Opposing them is the M.A.R.S. (Marine Attack Rescue Service) Patrol of the United States Marine Corps. The MARS Patrol combat teams are a combination of commandos, paratroops, and guerrillas. The main focus is on one team composed of Lt. Cy Adams, leader and combat pilot; Corporal Russ Stacey, weapons expert and commando; Sgt. Joe Stryker, demolitions expert and paratrooper; and Sgt Ken Hiro, frogman and skilled martial artist. The team is also ethnically diverse, with two European-Americans, Adams and Stacy, Stryker an African-American, and Hiro an Asian-American. The M.A.R.S. team wore green dress uniforms featuring berets and Vandegrift jackets that were tarted up with gold Marine Corps insignia, fourragères, and US Army type coloured scarves. During their combat missions each of the members wore a different colour combat uniform, flight suit or wet suit as required; Adams in yellow, Stryker in orange, Hiro in light green, and Stacey in blue. A typical issue would involve land, sea, and air combat battles in the same story.

One issue of the comic featured a temporarily captured invader who spoke English and related a small bit to his captors about the invader's world that was running out of raw materials and sought them from the Earth and the invader's warrior ethos. Another issue featured an invader female undercover agent (also bald) who may have fallen in love with Russ Stacey.

A wide range of current (and possible near future) military equipment was used. There was the OV-10 Bronco and the F-104 Starfighter aircraft as well as experimental vehicles like the Bell Rocket Belt, Piasecki Flying Jeep, and one-man gyrocopters, as well as more than outlandish but technically feasible inventions such as laser tanks, unmanned aerial vehicle recon drones, and VTOL jets. Surprisingly the infantry weapons seemed a little outdated: Thompson submachine guns, B.A.R.s, water-jacketed M1917 Browning machine guns, and the old M-9 Bazooka. This was later fixed in the series by introducing the "new" M14 and M79 grenade launcher. In some issues an inside back cover illustration featured actual new and experimental weapons of the US Armed Forces.

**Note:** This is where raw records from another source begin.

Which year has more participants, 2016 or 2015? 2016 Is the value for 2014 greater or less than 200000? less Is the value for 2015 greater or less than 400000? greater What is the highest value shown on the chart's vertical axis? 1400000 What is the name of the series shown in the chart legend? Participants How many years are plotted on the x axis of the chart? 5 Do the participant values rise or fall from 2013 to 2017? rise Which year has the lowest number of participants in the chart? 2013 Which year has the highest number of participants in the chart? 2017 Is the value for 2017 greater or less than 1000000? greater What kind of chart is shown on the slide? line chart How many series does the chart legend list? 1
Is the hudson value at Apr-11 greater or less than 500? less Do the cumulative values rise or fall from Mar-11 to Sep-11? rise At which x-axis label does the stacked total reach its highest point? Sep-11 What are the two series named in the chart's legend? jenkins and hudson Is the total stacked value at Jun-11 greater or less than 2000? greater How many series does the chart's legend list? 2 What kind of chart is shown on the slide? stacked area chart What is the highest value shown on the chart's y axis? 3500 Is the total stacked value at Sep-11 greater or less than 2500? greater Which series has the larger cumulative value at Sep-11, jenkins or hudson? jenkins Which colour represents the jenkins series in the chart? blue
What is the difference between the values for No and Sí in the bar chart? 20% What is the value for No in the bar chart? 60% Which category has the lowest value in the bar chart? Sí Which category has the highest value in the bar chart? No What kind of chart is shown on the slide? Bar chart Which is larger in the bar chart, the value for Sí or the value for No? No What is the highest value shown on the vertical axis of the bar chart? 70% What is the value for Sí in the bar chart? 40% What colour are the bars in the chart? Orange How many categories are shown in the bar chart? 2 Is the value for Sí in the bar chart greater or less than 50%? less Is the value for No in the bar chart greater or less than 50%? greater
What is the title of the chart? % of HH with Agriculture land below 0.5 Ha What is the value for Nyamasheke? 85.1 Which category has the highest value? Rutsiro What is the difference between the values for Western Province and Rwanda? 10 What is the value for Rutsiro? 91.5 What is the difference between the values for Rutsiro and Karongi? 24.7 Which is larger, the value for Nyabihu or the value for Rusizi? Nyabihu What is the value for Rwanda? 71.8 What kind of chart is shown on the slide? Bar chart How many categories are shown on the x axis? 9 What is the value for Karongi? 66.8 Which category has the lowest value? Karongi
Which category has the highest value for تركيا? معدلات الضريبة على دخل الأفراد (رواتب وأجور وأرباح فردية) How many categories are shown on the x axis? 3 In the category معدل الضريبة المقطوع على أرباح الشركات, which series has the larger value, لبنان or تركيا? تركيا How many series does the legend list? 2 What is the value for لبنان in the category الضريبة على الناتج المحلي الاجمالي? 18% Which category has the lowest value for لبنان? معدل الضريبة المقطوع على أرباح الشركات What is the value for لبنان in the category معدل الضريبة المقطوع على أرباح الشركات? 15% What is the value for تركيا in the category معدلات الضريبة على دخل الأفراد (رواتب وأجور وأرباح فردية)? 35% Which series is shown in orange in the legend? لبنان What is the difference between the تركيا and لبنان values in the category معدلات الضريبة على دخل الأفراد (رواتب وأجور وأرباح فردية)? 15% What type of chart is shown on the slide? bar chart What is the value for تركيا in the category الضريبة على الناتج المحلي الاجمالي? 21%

It's unclear how much involvement Wally Wood had with the creation of the comic. As he followed this title with his spy-fi work on T.H.U.N.D.E.R. Agents, which had many of the same themes (mysterious invader threatening the earth, an acronym team of experts opposing them, etc.), he may have had some involvement with the series.

Dark Horse Comics reprinted the first three issues in a trade paperback collection.